GranuCult™ half-Fraser and irradiated Readybag® half-Fraser culture media were inoculated at low levels with 10 cfu. EN ISO 11290-1:1196 + Amd 1:2004 and EN ISO/DIS 11290-1:2014 state a time frame of 24 h (± 2) for the primary incubation step. After 22 h and even after 26 h of incubation both products show a similar rate of growth. The slope of the growth curves is equal. The currently revised ISO version now also includes the opportunity for cold storage of the primary enrichment for up to 3 days before further processing. The study revealed no detrimental effects on the growth promotion for Listeria monocytogenes. However, cfu/mL slightly increased as Listeria are known to grow at low temperatures (psychotropic).

The food trials using cooked prawns and cream cheese at a low level spiking of 1 cfu/25 g showed also comparable results considering the additional storage period of 3 days according to EN ISO/DIS 11290- 1:2014. This included also a confirmation step with Singlepath® L‘mono.

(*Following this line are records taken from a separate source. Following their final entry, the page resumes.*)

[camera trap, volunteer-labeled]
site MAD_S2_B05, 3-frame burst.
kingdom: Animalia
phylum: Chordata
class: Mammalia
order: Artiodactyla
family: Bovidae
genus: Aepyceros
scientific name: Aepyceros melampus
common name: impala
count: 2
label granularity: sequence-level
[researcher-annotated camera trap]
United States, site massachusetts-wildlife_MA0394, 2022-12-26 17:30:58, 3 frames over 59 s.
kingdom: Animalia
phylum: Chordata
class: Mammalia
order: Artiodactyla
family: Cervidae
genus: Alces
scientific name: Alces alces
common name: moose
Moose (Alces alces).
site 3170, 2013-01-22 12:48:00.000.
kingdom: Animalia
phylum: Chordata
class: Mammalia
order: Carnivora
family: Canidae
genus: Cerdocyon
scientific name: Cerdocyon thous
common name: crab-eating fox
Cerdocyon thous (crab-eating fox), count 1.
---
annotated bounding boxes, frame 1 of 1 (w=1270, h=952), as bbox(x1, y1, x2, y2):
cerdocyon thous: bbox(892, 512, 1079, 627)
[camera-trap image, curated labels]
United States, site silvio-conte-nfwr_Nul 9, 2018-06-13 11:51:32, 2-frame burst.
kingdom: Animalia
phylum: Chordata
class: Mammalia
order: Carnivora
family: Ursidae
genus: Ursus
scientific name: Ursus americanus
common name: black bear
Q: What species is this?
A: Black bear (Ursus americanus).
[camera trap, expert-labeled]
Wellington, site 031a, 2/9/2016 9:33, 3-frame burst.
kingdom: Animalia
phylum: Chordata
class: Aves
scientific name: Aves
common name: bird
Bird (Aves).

The gamma-irradiation of Readybag® has no significant negative influence on growth promotion. This was documented by growth promotion tests and food trials. GranuCult™ half-Fraser and irradiated Readybag® half-Fraser culture media can be used for Listeria detection according to EN ISO 11290-1:1196 + Amd 1:2004 and EN ISO/DIS 11290-1:2014.

Literature

  1. ISO International Standardisation Organisation: Microbiology of food and animal feeding stuffs – Horizontal method for the detection and enumeration of Listeria monocytogenes - Part 1: Detection method - Amendment 1: Modification of the isolation media and the haemolysis test, and inclusion of precision data. EN ISO 11290- 1:1996 + Amd 1:2004.
  2. ISO International Standardisation Organisation: Microbiology of the food chain – Horizontal method for the detection and enumeration of Listeria monocytogenes and other Listeria spp. - Part 1: Detection method. EN ISO/DIS 11290:2014.